Goodwood Festival of Speed has a way of surfacing builds that shouldn’t exist on paper, and VINI is one of them. It belongs to David Power, a MINI enthusiast whose name alone makes an absurdly overpowered MINI feel almost inevitable. What he actually did with it is the interesting part. Most people chasing big power out of a small MINI reach for a turbo kit or a built version of the stock engine. Power skipped that step entirely. The R56’s factory 1.6-liter four-cylinder is gone, and in its place sits the 4.0-liter S65 V8 that BMW enthusiasts know from the E92 M3, an engine that revved to 8,300 rpm in its home chassis and made its name as one of the last great naturally aspirated M engines before the switch to turbocharging.

Rear-Wheel Drive Was The Only Option

POWERFLEX MINI V8 S65 BMW ENGINE

Dropping an S65 into a car roughly a third the M3’s size creates an obvious problem: 450 hp is not something you send through a MINI’s front wheels and front subframe. So Power didn’t try. VINI is rear-wheel drive, built around the same 7-speed dual-clutch transmission BMW’s M GmbH used behind the S65, paired with driveline components pulled from a Subaru Impreza to get power to the back axle.
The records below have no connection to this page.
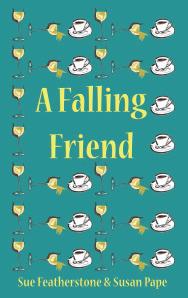 a-falling-friend-cover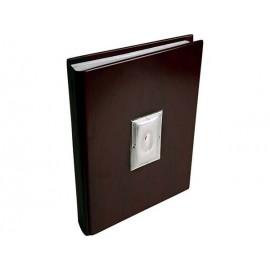 Фотоальбом «Парадный», коричневый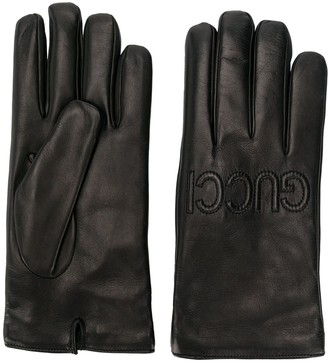 Gucci Logo Embossed Gloves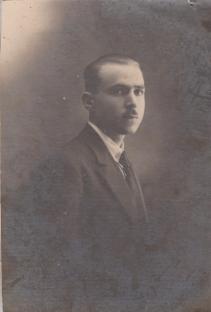 Ο Γιώργος Κακάρογλου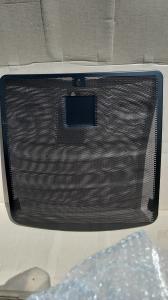 Решетка радиатора аналог JCB 3CX 4CX 335/08180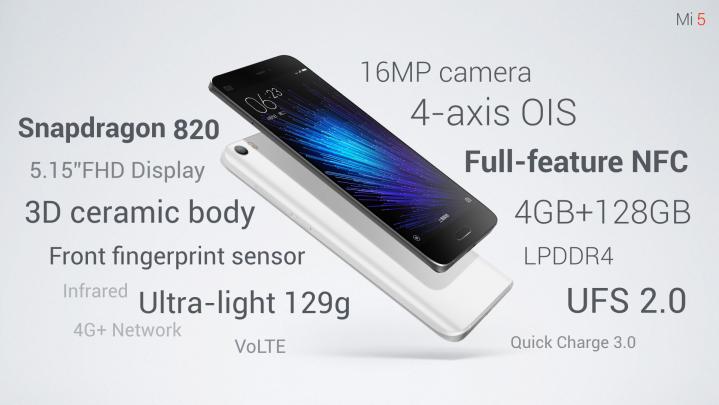 Комплектация Xiaomi Mi5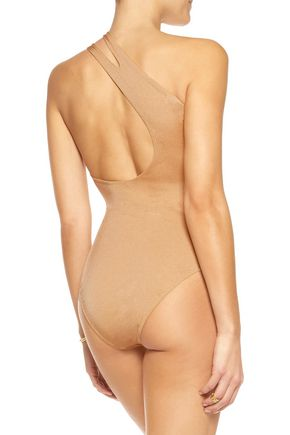 MELISSA ODABASH Jamaica one-shoulder swimsuit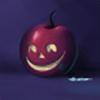 erikguarisco's avatar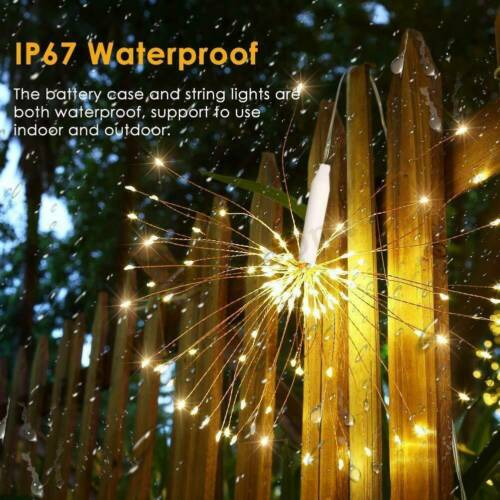 Hanging Firework LED Fairy String Light Remote 8Modes Christmas Party Xmas Decor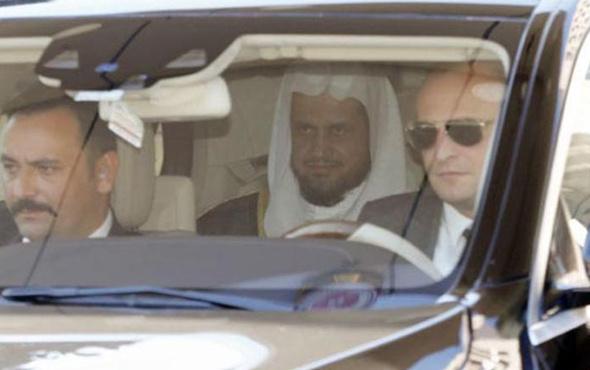 Suudi Başsavcı yeniden Çağlayan Adliyesi'nde! Dün istedikleri verilmemişti..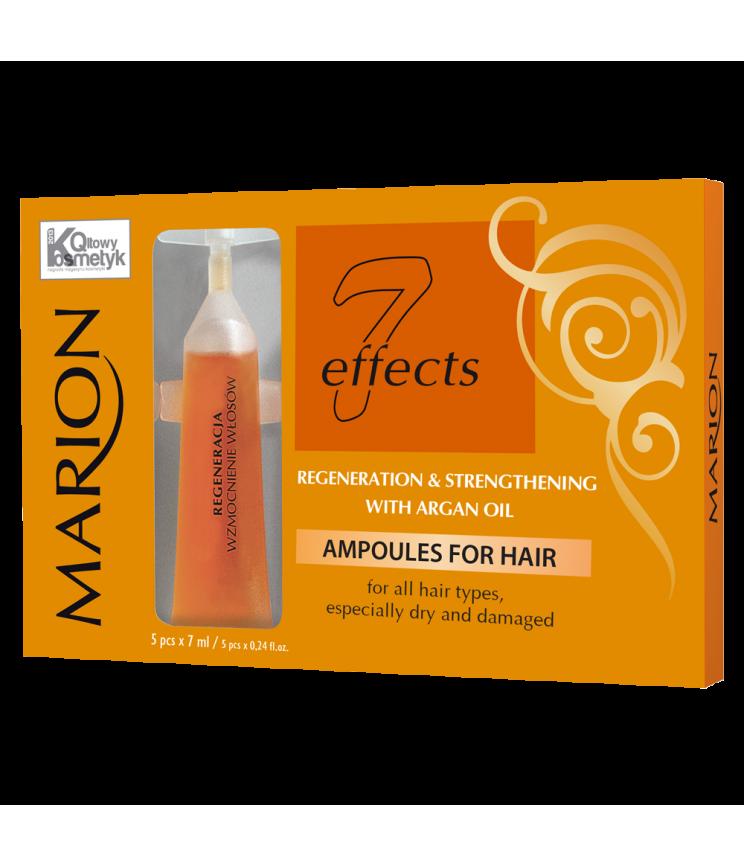 Ампули для волосся з аргановою олією, 5х7 мл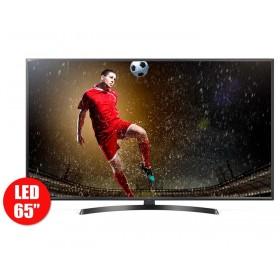 "TV 65"" 164cm LG 65UK6550 4K UHD Internet"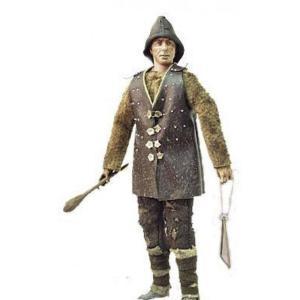 モンティ パイソン Monty Python フィギュア The Holy Grail Dead Collector Action Figure|fermart-hobby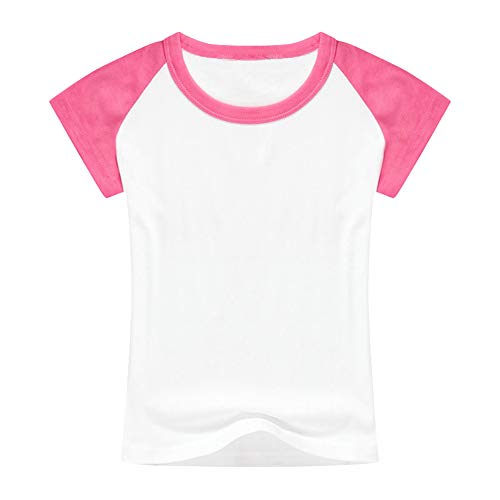 (Unisex Kids Raglan Shirts Boys Girls Baseball Short Sleeve T-Shirt Toddler Baby Cotton Tee Tops Little Big Sister Brother Family Matching Crew Neck T Shirt Birthday Casual School Clothes Hot Pink 7-8)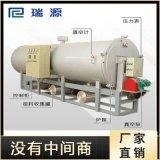 【瑞源】厂家直销600*600真空煅烧炉 真空清洗化纤组件 无烟处理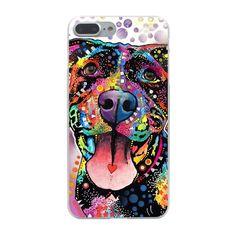 Pitbull Dog Transparent Hard Phone Cover Case for Apple iPhone 7 7 Plus 6 6s Plus 5 5S SE 5C 4 4S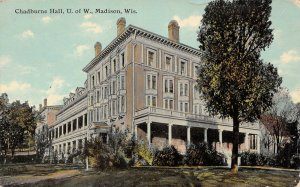 LP60 Madison Wisconsin Vintage Postcard University Chadburne Hall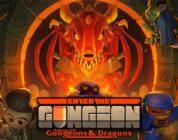 [NEWS] La nuova espansione di Enter the Gungeon in arrivo gratuitamente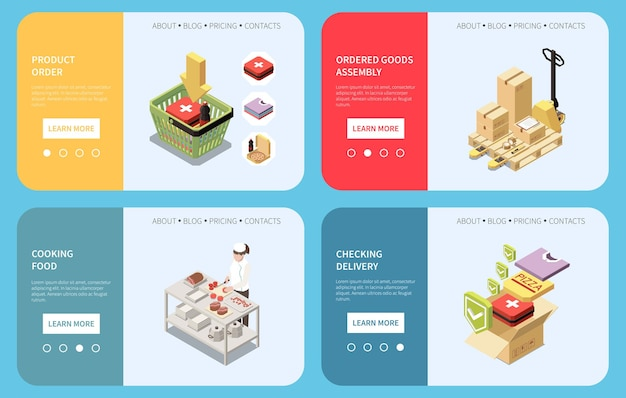 Banners horizontais isométricos definidos com a ordem do produto, sua montagem, verificando a entrega e o personagem cozinhando alimentos ilustração 3d isolada
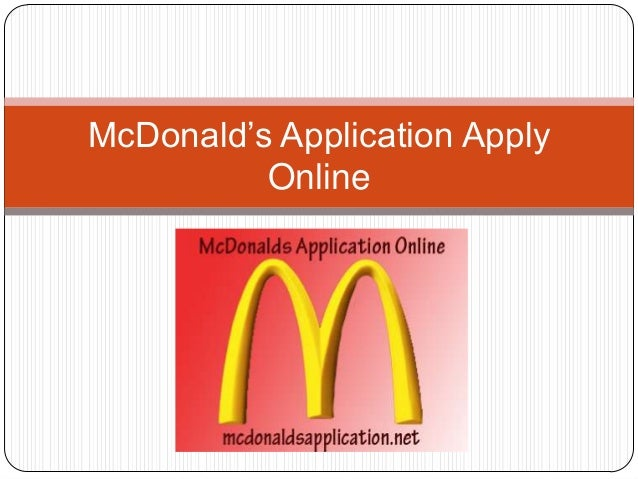 scenario planning for mcdonald s Mcdonald's scenario planning in china in 2020 using traditional planning tool is of significant value, and is the basic requirement in this case like geographical mapping, corporate mapping is also an essential document.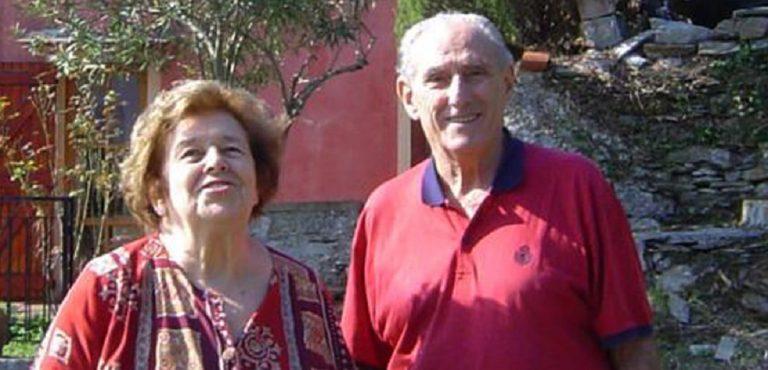 Mirka e Gianfranco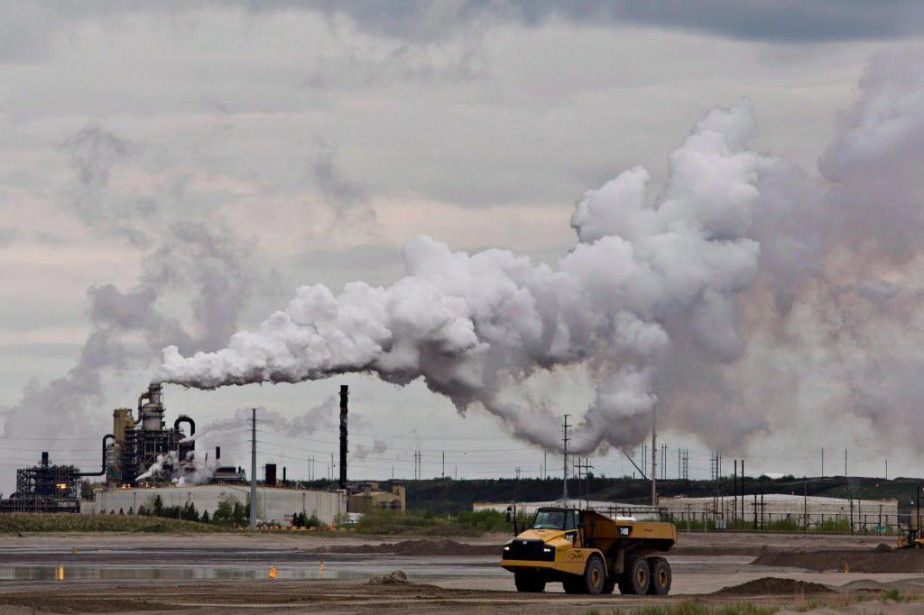 «C'est cette absence de plan qui justifie les... (PHOTO JASON FRANSON, ARCHIVES LA PRESSE CANADIENNE)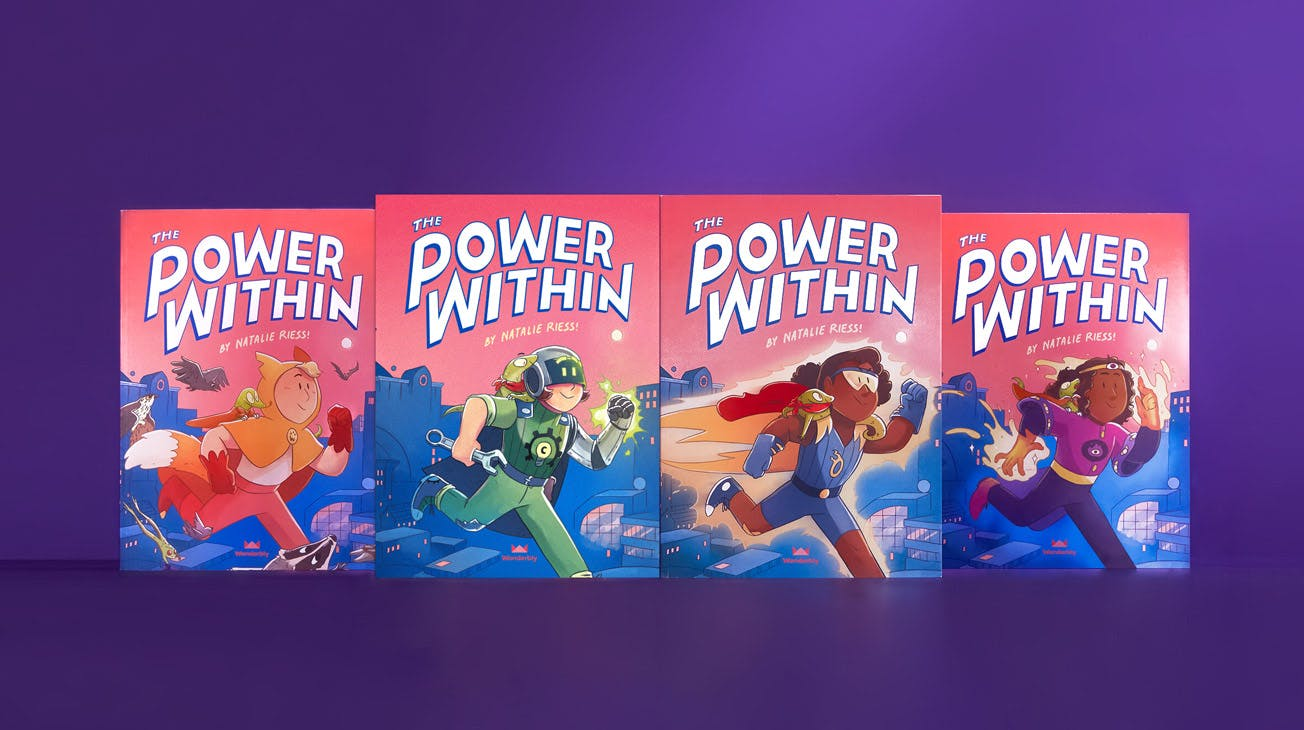 The Power Within book, four covers of four different superpowers and child adventurers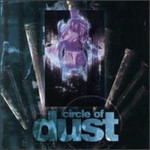 Circle of Dust, Circle of Dust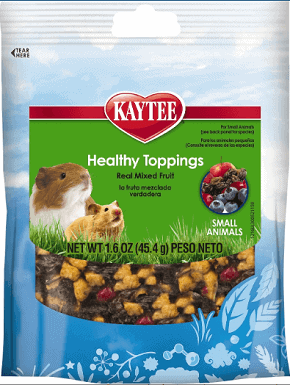 Kaytee Fiesta Healthy Toppings Mixed Frui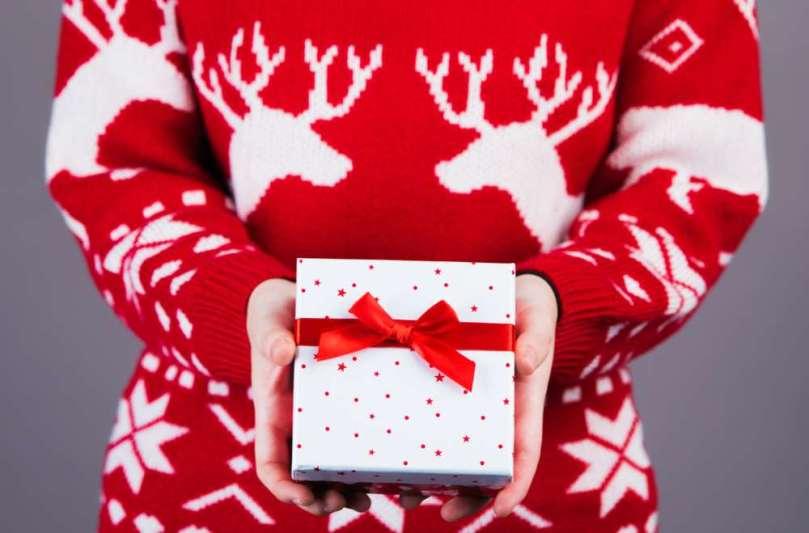 help! Ik krijg geen kerstpakket! bregblogt.nl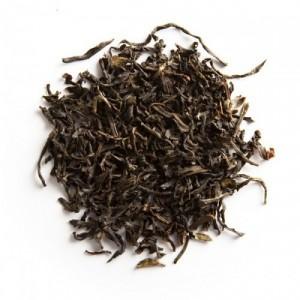 Assam Gentleman Tea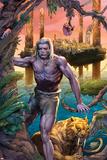 Ka-Zar No1: Ka-Zar and Zabu Walking in the Jungle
None of this is a bolt-in job. Power’s company, Powerflex, spent about five years fabricating the car, and it shows in details that go well beyond the engine swap.

Track-Focused Hardware Throughout

VINI was built as a track tool, and the chassis reflects that. Power fitted a custom-tuned Bilstein suspension setup along with a substantially upgraded braking system, four-piston calipers at all four corners and a programmable race-spec ABS unit from Bosch. The exhaust is a one-off, as are most of the other mechanical components required to make a V8, rear-drive drivetrain fit inside a car that was never meant to hold either.

POWERFLEX MINI V8 S65 BMW INTERIOR

Step inside and the R56’s original cabin is mostly gone. The DCT shifter is lifted straight from the M3. Cobra shell seats with Schroth harnesses replace the stock buckets, and the dashboard and door panels are carbon fiber. There’s no rear seat: in its place is a roll cage and an ATL fuel cell built to motorsport safety standards, not a shelf for groceries.

Great Power-to-Weight Ratio

Strip out the novelty and the spec sheet stands on its own. Around 450 hp, roughly 1,300 kg curb weight, and a power-to-weight ratio under 2.9 kg per horsepower. For context, that would put VINI near the front of BMW’s own power-to-weight rankings among production cars, despite starting life as one of the least powerful MINIs BMW ever sold. It’s a reminder that the R56 was always a light, tossable little car underneath the badge, and that the S65 V8 remains one of the more transplantable engines in BMW’s back catalog, provided you have five years and no fear of cutting up a perfectly good MINI to make room for it.